A very similar bill passed the state House of Representatives in Utah, which indicates that Iowa is just the tip of the iceberg. States like New York, Minnesota, and Florida all had similar legislation that failed to pass, despite the support of big name corporations. Minnesota and New York, both puppy mill states, have re-introduced Ag-gag legislation.
Had Minnesota had an Ag-gag law in place, the CAPS undercover employment investigation of Kathy Bauck, the largest dog broker and breeder and Minnesota, wouldn’t have been legal. Bauck wouldn’t have been convicted of cruelty, and USDA wouldn’t have terminated and ultimately revoked her federal license. CAPS investigative evidence for Reuben Wee, a USDA-licensed breeder in Minnesota who dropped his license, resulted in his conviction for animal cruelty. Missouri, Indiana and Nebraska are considering bills that would impede undercover investigations of farm animal abuse.
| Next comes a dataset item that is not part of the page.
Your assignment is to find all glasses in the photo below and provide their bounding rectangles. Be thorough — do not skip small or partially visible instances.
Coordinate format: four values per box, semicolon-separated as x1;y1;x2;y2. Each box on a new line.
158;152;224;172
All three states have large-scale breeding facilities that supply pet shops around the US and Canada.
* In late May 2010, the Office of Inspector General for USDA released a scathing 69-page report for an audit and investigation conducted between 2006 and 2008. This audit and investigation was prompted by a meeting that CAPS and Crowell & Moring attorneys had with OIG officials in May 2006. CAPS reports, video footage and photographs from our investigations of Iowa puppy mills were part of this meeting. The complete OIG report is available on our website. CAPS will continue to cooperate with USDA while conducting ongoing oversight of the Animal Care inspection program. Since 1995, CAPS has been to approximately 1,000 puppy mills, most of them USDA licensed.